**Exercise aim**
Rewrite in full the lines starting with the one that contains "Can you say" and going on through the last line. Shift every number in the answers, both the pixel coordinates and the distance, by -103.

**Items listed in a dataset**
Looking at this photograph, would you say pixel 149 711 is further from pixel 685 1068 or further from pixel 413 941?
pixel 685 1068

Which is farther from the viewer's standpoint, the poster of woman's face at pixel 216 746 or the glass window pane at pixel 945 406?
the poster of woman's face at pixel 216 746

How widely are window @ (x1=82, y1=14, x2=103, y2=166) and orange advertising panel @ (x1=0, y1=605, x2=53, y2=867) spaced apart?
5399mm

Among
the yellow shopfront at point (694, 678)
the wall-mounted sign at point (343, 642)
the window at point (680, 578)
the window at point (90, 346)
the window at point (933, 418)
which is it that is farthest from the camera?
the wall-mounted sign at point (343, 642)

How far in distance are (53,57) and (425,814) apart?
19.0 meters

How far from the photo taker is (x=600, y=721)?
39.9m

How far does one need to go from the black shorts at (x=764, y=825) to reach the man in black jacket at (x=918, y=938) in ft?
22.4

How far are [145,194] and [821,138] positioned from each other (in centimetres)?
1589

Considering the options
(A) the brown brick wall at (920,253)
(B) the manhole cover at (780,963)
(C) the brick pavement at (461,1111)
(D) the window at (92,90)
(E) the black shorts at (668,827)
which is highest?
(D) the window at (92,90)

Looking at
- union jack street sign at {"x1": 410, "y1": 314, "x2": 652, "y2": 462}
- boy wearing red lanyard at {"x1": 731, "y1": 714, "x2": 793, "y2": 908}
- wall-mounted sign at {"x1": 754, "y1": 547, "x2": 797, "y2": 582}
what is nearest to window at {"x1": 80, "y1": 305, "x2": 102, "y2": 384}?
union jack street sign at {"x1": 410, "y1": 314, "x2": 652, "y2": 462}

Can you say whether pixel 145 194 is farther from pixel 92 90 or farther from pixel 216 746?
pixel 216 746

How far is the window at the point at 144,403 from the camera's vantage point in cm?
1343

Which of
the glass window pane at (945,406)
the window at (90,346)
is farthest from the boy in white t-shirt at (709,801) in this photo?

**The response**
Can you say whether pixel 145 194 is farther from pixel 92 90 or farther from pixel 216 746?
pixel 113 643

How far is the window at the point at 144,403 from the camera's vantage point in cm?
1240

Which of
the glass window pane at (945,406)
the window at (90,346)
is farthest from the boy in white t-shirt at (709,801) in this photo?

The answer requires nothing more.